-------- Предложенный отрывок --------

Как часто герой Набокова (а может быть и он сам?) пыта­ется разглядеть прошлое — и видит «газовый узор занавес­ки» или — вместо лица — затылок и еще более отдаляющий прошлое снег забвения. Все отчетливей становится писатель­ская манера Набокова: он не дает прямого видения предмета, а только — отблески его, он как бы старается разглядеть прошлое (свое «золотое» детство в той, уже исчезнувшей России), и все время на пути его чувств — «вуаль», глаз ловит лишь многочисленные отражения. В мучительном стремлении вернуть былое он напрягает зрение — и замечает только детали препятствия. В этом ощущении безвозвратнос­ти прошлого (любой «газовый узор занавески» на пути зре­ния лишь подчеркивает его недостижимость) — настоящая боль, тайная ностальгия Набокова. Он скрывает ее иронией, отказом говорить и думать об этом, сам ставит на пути к своему тоскующему «я» сложную систему зеркал. Но изба­виться от этой боли не в его силах. И каждый новый набоковский круг — это не только совершенная в своей самодоста­точности фигура, не только «футляр памяти» для светлого прошлого, но и попытка — со второго, третьего, четвертого раза — разглядеть что-то за вуалью, за зеркалом, за вообра­жаемой снеговой завесой. Каждую вещь Набокова приходится читать по меньшей мере дважды — тогда только мы откроем эту его боль, тогда только мы и сами научимся различать образы действительных предметов и людей за образами много­численных отражений, поскольку лишь круговое движение дает возможность «проломить» холодную и мертвенную поверх­ность бесстрастного зеркала.

--------

### Что нужно сделать
1) Переведите на английский предложение из отрывка о Набокове: «Но избавиться от этой боли не в его силах».
2) Напишите продолжение отрывка о Набокове, начиная сразу после его последнего предложения.

-------- Данные для разбора --------

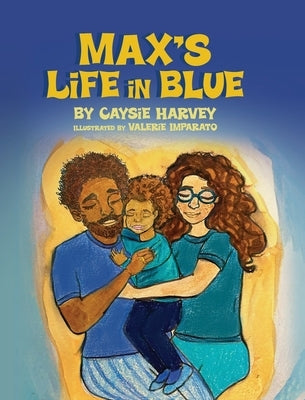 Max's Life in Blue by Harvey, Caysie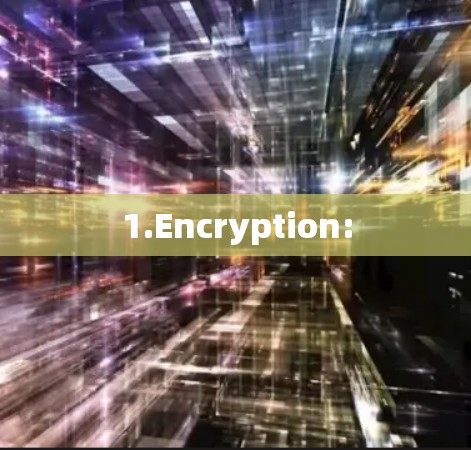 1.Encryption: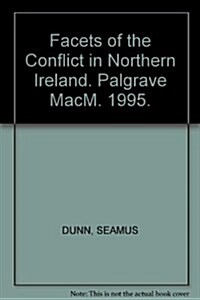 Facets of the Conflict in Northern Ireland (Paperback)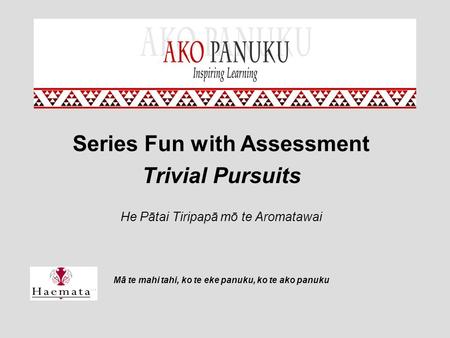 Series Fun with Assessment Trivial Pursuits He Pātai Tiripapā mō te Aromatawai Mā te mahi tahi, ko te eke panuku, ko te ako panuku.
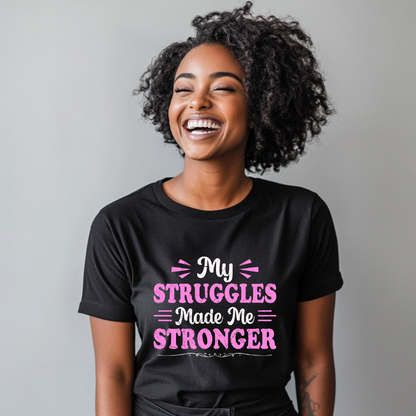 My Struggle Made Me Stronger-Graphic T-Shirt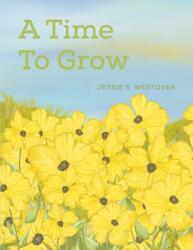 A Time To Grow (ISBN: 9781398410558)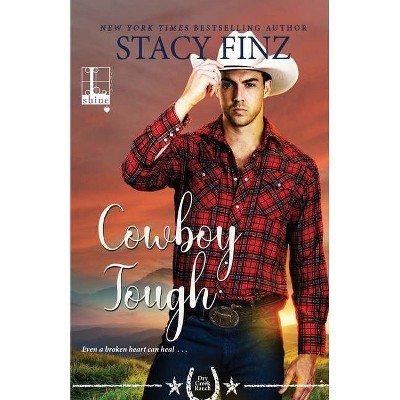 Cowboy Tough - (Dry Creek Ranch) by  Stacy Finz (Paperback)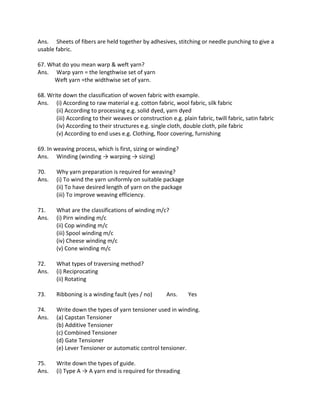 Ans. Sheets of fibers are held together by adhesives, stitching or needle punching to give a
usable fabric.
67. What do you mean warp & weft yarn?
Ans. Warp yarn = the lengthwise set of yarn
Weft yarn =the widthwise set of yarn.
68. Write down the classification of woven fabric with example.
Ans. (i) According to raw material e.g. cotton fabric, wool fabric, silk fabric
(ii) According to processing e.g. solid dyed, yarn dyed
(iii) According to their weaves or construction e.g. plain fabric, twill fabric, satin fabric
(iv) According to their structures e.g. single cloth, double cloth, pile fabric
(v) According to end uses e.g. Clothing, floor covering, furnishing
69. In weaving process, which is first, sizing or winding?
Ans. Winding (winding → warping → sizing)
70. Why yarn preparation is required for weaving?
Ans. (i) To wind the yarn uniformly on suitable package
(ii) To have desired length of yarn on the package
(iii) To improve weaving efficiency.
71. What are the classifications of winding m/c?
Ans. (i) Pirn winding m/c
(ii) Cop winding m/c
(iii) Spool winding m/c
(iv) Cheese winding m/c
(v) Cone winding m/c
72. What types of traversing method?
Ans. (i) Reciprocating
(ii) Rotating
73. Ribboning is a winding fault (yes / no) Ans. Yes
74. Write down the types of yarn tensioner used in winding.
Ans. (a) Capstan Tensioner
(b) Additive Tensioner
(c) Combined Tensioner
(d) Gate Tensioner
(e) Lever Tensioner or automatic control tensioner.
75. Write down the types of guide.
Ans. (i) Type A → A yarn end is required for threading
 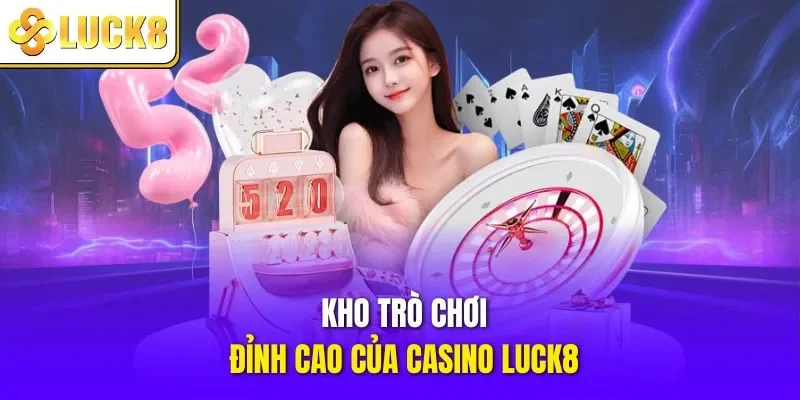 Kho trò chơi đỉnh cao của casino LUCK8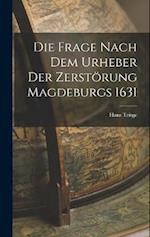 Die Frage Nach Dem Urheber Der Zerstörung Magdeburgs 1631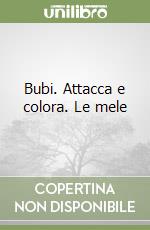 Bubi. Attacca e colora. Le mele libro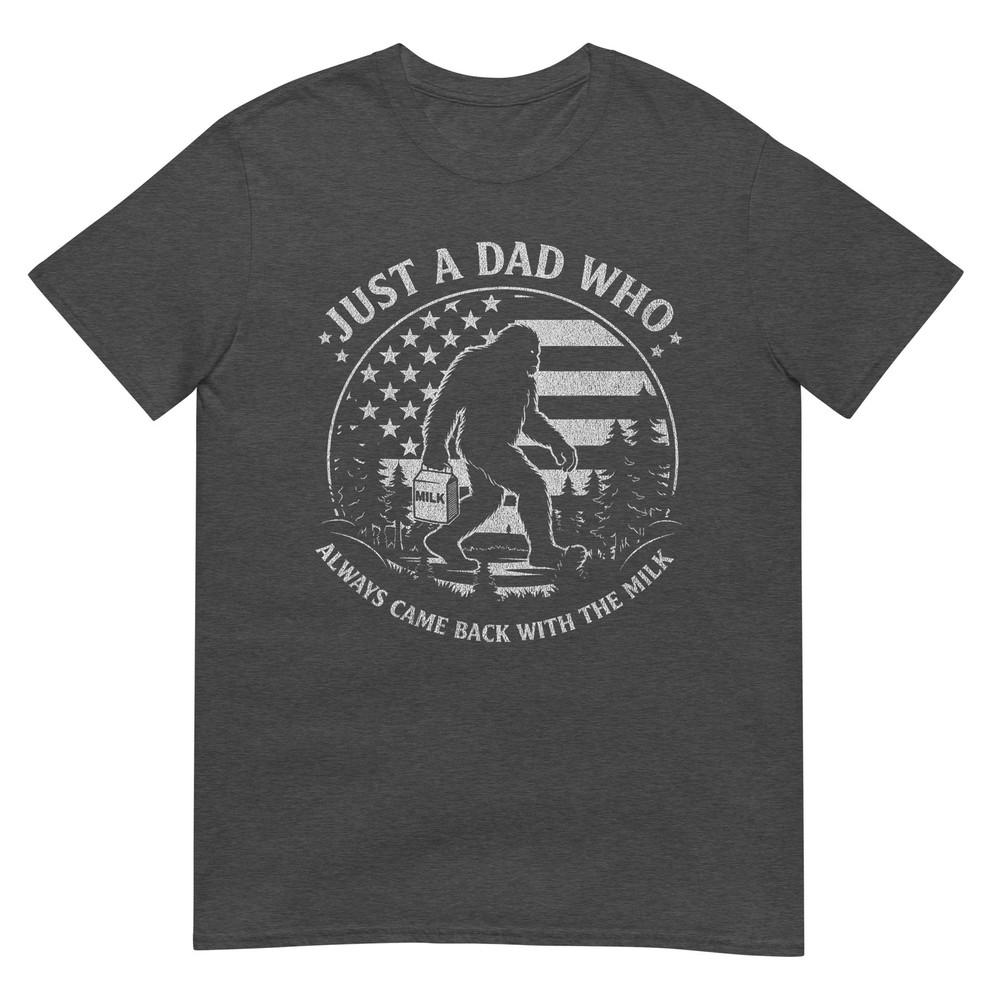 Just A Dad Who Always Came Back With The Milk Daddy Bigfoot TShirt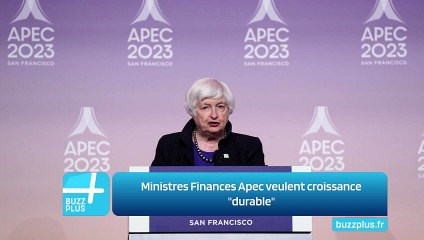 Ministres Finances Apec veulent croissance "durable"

--------
-------- Данные для разбора --------

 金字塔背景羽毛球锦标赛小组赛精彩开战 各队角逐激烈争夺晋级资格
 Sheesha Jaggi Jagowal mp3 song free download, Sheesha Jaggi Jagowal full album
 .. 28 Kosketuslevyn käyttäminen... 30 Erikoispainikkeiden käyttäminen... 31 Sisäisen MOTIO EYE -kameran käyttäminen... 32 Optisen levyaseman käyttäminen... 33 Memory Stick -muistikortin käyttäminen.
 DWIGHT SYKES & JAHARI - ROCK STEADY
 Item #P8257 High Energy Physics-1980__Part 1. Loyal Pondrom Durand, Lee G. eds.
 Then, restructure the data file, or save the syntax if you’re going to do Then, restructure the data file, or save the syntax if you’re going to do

--------
-------- Данные для разбора --------

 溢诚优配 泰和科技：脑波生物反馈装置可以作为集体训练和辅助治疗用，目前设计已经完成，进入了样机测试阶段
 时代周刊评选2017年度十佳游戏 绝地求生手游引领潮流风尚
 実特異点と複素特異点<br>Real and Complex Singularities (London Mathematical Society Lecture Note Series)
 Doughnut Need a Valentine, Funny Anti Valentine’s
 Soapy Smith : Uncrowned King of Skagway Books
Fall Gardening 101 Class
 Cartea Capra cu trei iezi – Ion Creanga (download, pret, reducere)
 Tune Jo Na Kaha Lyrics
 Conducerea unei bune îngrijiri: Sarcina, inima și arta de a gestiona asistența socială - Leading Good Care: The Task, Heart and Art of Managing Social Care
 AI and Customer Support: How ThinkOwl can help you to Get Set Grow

--------

### Ответы к заданиям
1) But it is not in his power to rid himself of this pain.

2)
Х У Д О Ж Е С Т В Е Н Н Ы Й
М И Р
Н А Б О К О В А

В ходе одной из лекций о западноевропейской лите­ратуре, которые профессор Набоков читал своим аме­риканским студентам, он временно отвлекся от непо­средственного предмета разговора для того, чтобы об­судить понятие «реальность». Он попросил студентов вообразить трех разных людей в обстановке загородно­го пейзажа. Для одного из них — горожанина-отпуск­ника, загодя изучившего карту окрестностей,— окру­жающей реальностью окажутся «какие-то деревья» (он вряд ли отличит дуб от вяза), да недавно построенная дорога, в соответствии с картой ведущая в бли­жайший городок. Другой человек, на этот раз профес­сиональный ботаник, увидит реальность иначе: ему откроется интересующая его жизнь конкретных расте­ний, каждое из которых в его сознании закреплено точным термином, а восприятие горожанина покажет­ся ему слишком смутным. Наконец, для последнего из этой троицы — выросшего в этих местах деревенского жителя — каждое деревце и тропинка, и даже тень от дерева, падающая на эту тропинку; все мельчайшие подробности пейзажа, связанные в его памяти со мно­жеством событий его собственной жизни, все разнооб­разие связей между отдельными предметами и явле­ниями — одним словом, эта до бесконечности детали­зированная картина и будет подлинной реальностью. Таким образом, трем разным людям откроются три разных мира, а общее количество потенциальных «ре­альностей» будет пропорционально количеству вос­принимающих их живых существ.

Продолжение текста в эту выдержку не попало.